I think the main point of dispute is in the following:

>2) Does Scripture interpret itself?  The Catholic claim is that
>Scripture needs interpretation, and that the Church is the authorized
>interpreter.  Protestant claims are that Scripture interprets itself,
>when read prayerfully through the Holy Spirit.  Thus an authoritative
>interpreter is not needed.

The anglican answer is in two parts here.  First, the Roman claim: we've
been around before how it is inarguable.  Anglicans simply don't believe it.
However, we are forced to accept some of it by the historical observation
that the extreme protestant claim is not borne out in practice; indeed, if
one accepts the notion that (for example) Nicea and Chalcedon were "right",
it seems that heterothodoxy is in direct proportion to one's commitment to
individual, unadvised christianity.  Hence, we are essentially forced to two
negative conclusions: against the Roman church, that reason must be brought
to bear on both scripture and tradition, and against Protestantism, that
tradition is necessary as a tutor to reason as it reads scripture.
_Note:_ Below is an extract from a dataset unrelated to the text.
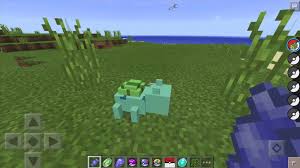 Complete minecraft pe mods and addons make it easy to change the look and feel of your game. Pixelmon Pe Mod Minecraft Pe Bedrock Mods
It think it is plain that this leads straight to a lack of the kind of
authority that the other two views cited offer us.  I'll be frank: I don't
think such an earthly authority exists.  I think we will just have to learn
to live with the risk of believing wrongly about theology.  SUrely we must
cry to the Spirit for guidance, but just as surely, we must never make the
mistake of identifying our voice as the Spirit's voice.

If you want to reduce this to a slogan, I would say it thusly: "Not
`scripture alone', but `not just scripture.'"

C. Wingate             +   "The Peace of God, it is no peace,
                       +      But strife closed in the sod.
mangoe@mimsy.umd.edu   +   Yet brothers, pray for but one thing:
mimsy!mangoe           +      The marv'lous Peace of God."